What I'm wondering about is what parameters to tweak to improve the operation and shorten the time of the \copy ? I think I have tweaked most of the available in postgresql.conf, that is shared_buffer, temp_buffers, work_mem, maintenance_work_mem, max_fsm_pages. Maybe someone could point out the one really related to \copy ?

I would hope that there is some way for me to improve the operation. I used to do the operation on a MySQL server and simple time measurements gives me a difference of a multiple 3 to 4, where the MySQL is faster.

I would also be satisfied to know if this is an expected difference.

Regards, Sigurgeir

Re: Issues with \copy from file

От
Euler Taveira de Oliveira
Дата:
Sigurgeir Gunnarsson escreveu:
> What I'm wondering about is what parameters to tweak to improve the
> operation and shorten the time of the \copy ? I think I have tweaked
> most of the available in postgresql.conf, that is shared_buffer,
> temp_buffers, work_mem, maintenance_work_mem, max_fsm_pages. Maybe
> someone could point out the one really related to \copy ?
>
You don't show us your table definitions. You don't say what postgresql
version you're using. Let's suppose archiving is disabled, you're bulk loading
table foo and, you're using version >= 8.3. Just do:

BEGIN;
TRUNCATE TABLE foo;
COPY foo FROM ...;
COMMIT;

PostgreSQL will skip WAL writes and just fsync() the table at the end of the
command.

Also, take a look at [1].

[1] http://www.postgresql.org/docs/current/interactive/populate.html


--
  Euler Taveira de Oliveira
  http://www.timbira.com/

Re: Issues with \copy from file

От
Scott Marlowe
Дата:
On Mon, Oct 12, 2009 at 4:05 PM, Sigurgeir Gunnarsson
<sgunnars@gmail.com> wrote:
> I'm doing \copy from file into table. There are two files one with 7 million
> lines and the other with around 24 million and the data goes into separate
> table. There are only three columns in each file and four in each table (the
> primary key, id serial is the fourt). The data is about 150 MB and 450 MB
> and takes from 5 to 20 minutes to load into the database.

You can only write data then commit it so fast to one drive, and that
speed is usually somewhere in the megabyte per second range.  450+150
in 5 minutes is 120 Megs per second, that's pretty fast, but is likely
the max speed of a modern super fast 15k rpm drive.  If it's taking 20
minutes then it's 30 Megs per second which is still really good if
you're in the middle of a busy afternoon and the db has other things
to do.

▶ RAW DATA
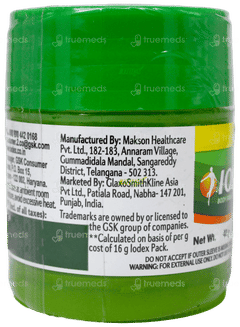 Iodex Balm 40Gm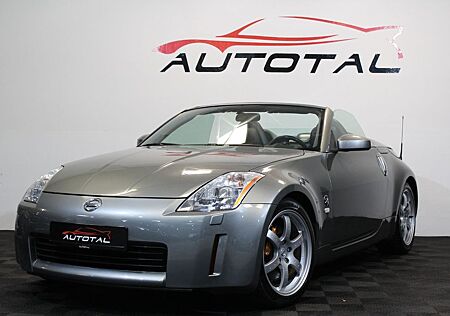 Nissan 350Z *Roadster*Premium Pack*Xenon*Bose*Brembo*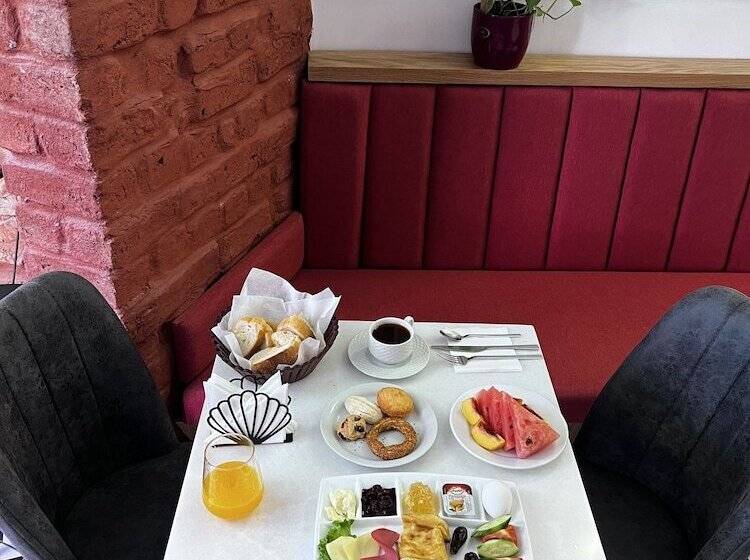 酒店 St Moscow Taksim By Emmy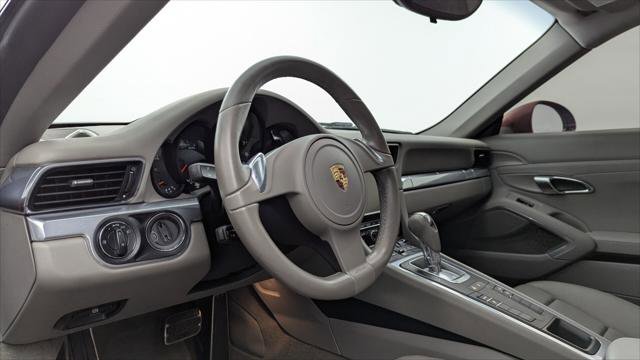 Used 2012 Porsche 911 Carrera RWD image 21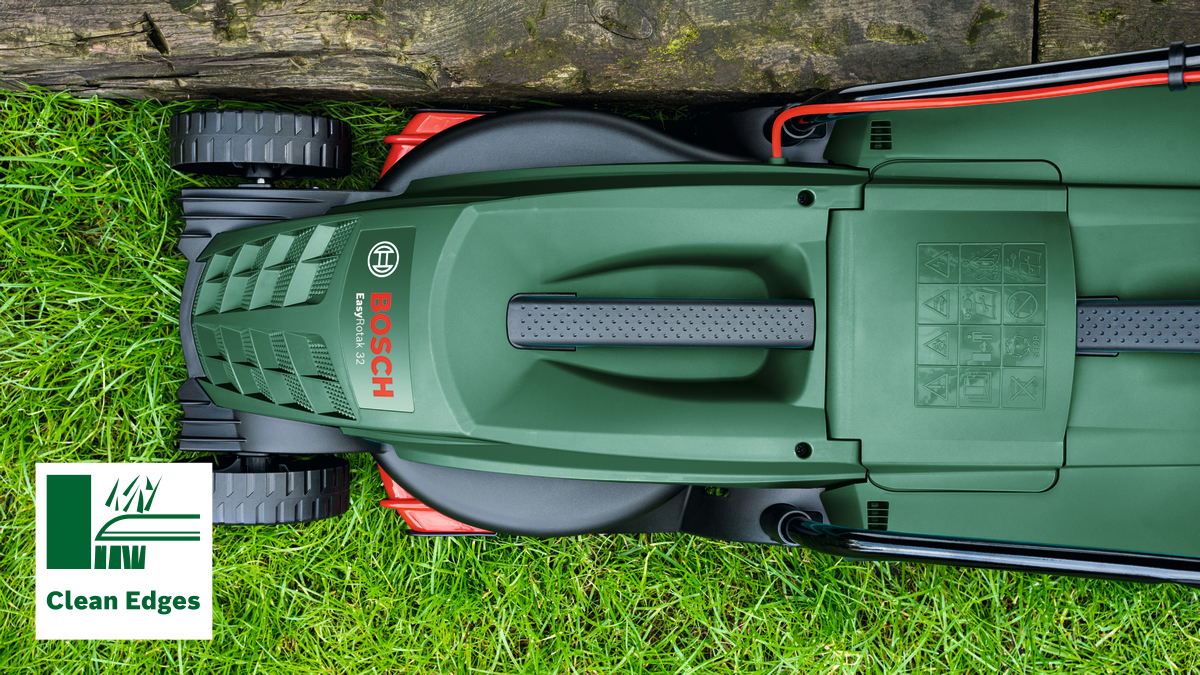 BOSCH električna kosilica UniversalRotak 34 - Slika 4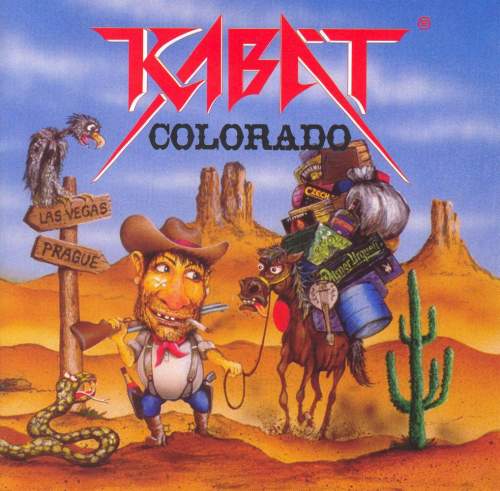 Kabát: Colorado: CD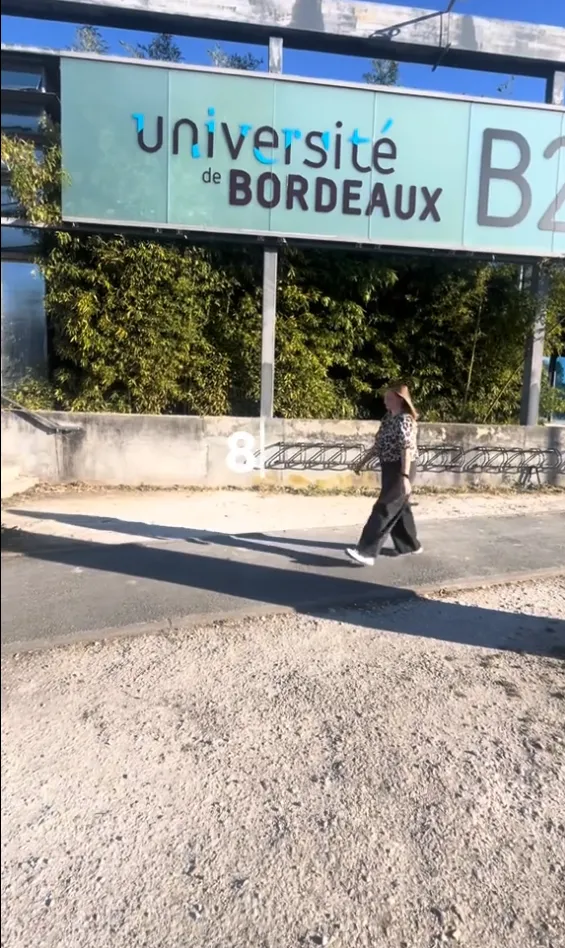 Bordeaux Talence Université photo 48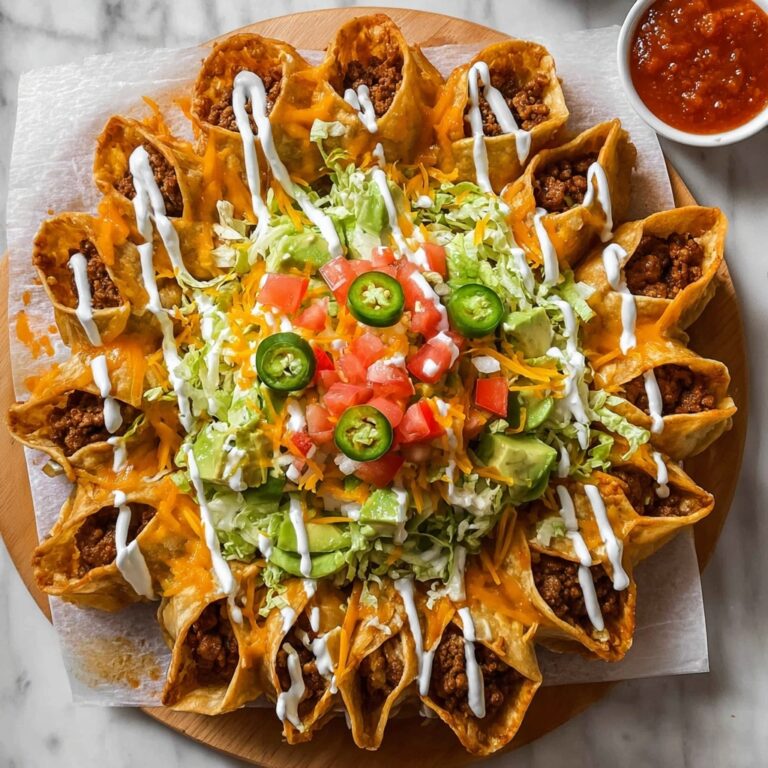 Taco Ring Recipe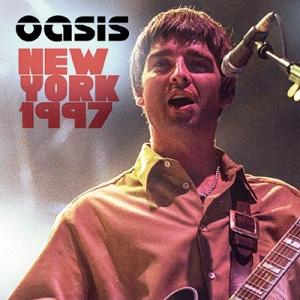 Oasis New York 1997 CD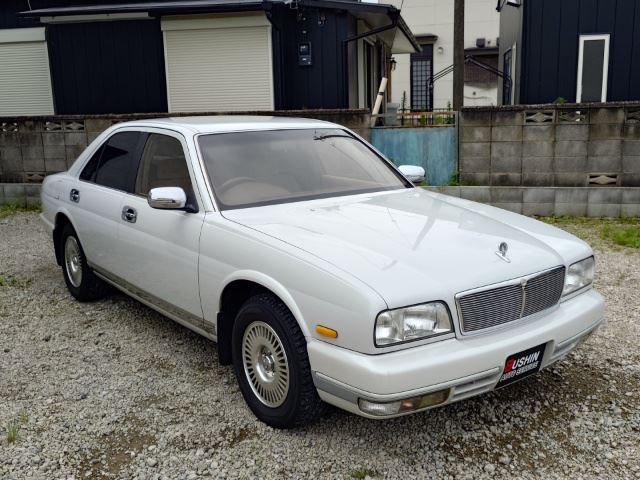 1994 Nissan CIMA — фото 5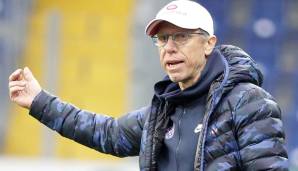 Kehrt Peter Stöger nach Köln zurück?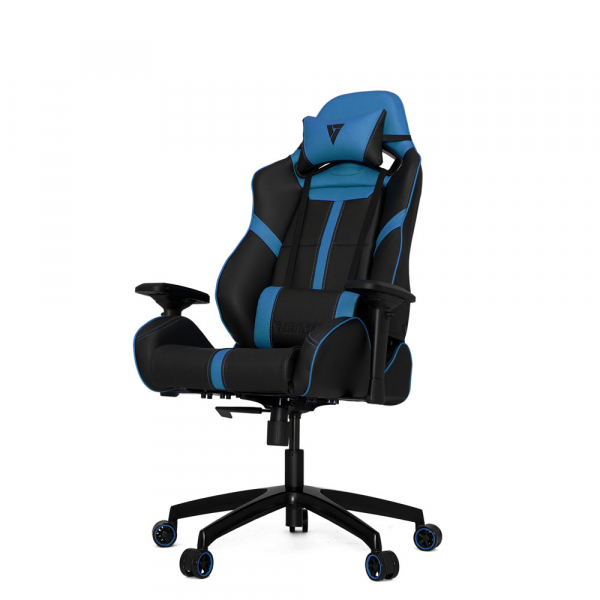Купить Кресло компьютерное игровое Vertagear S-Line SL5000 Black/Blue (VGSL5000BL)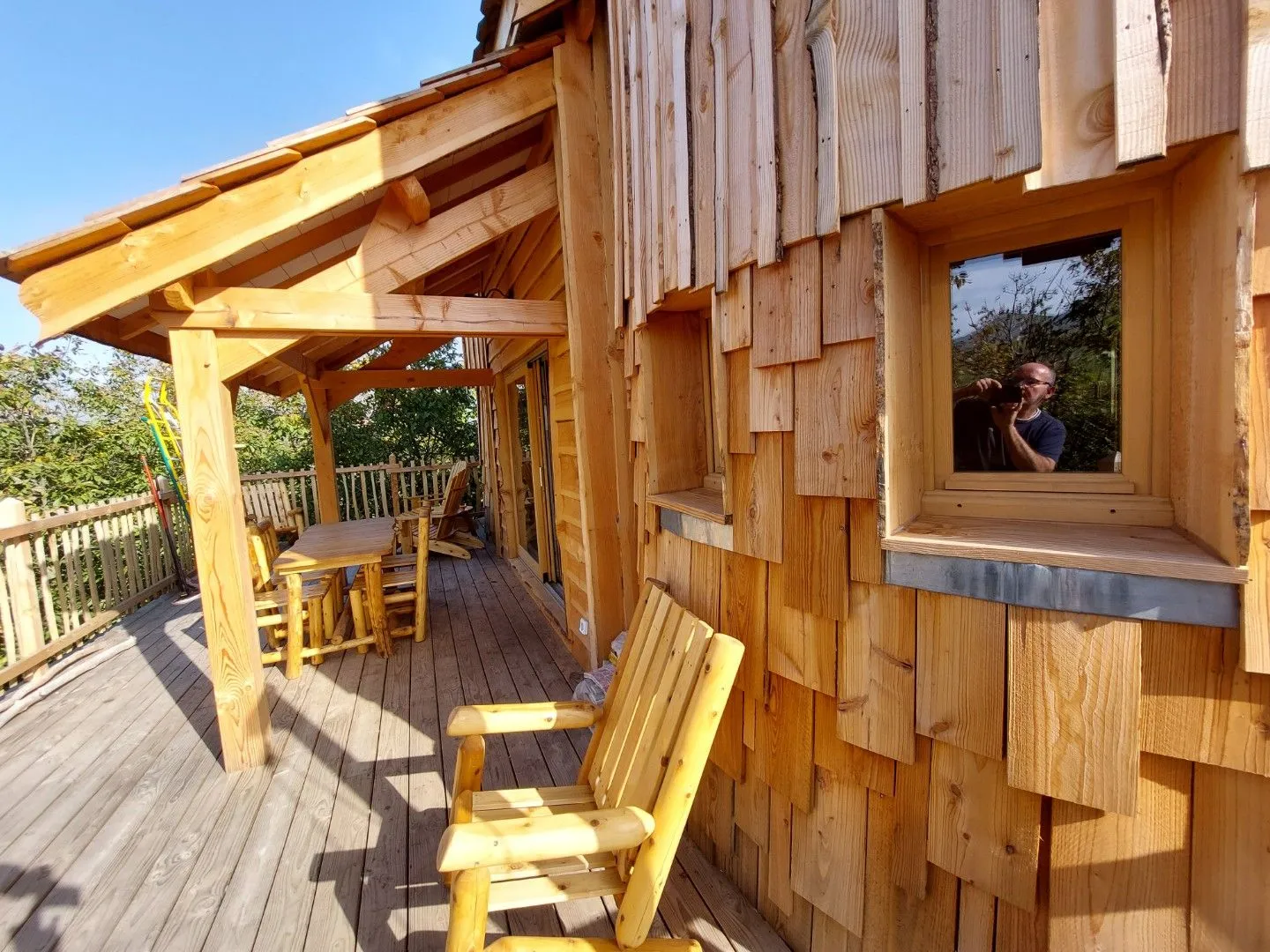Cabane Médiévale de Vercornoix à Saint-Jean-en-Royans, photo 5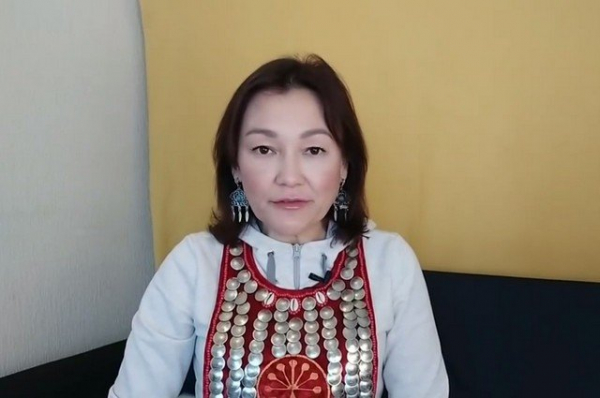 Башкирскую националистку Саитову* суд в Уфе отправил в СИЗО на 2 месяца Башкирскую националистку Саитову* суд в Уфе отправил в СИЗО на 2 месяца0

▶ WHAT NEEDS TO BE DONE
From the thread on slow \copy loading, list every postgresql.conf parameter the original poster says has already been tweaked.

▶ WRITTEN RESPONSE
- shared_buffer
- temp_buffers
- work_mem
- maintenance_work_mem
- max_fsm_pages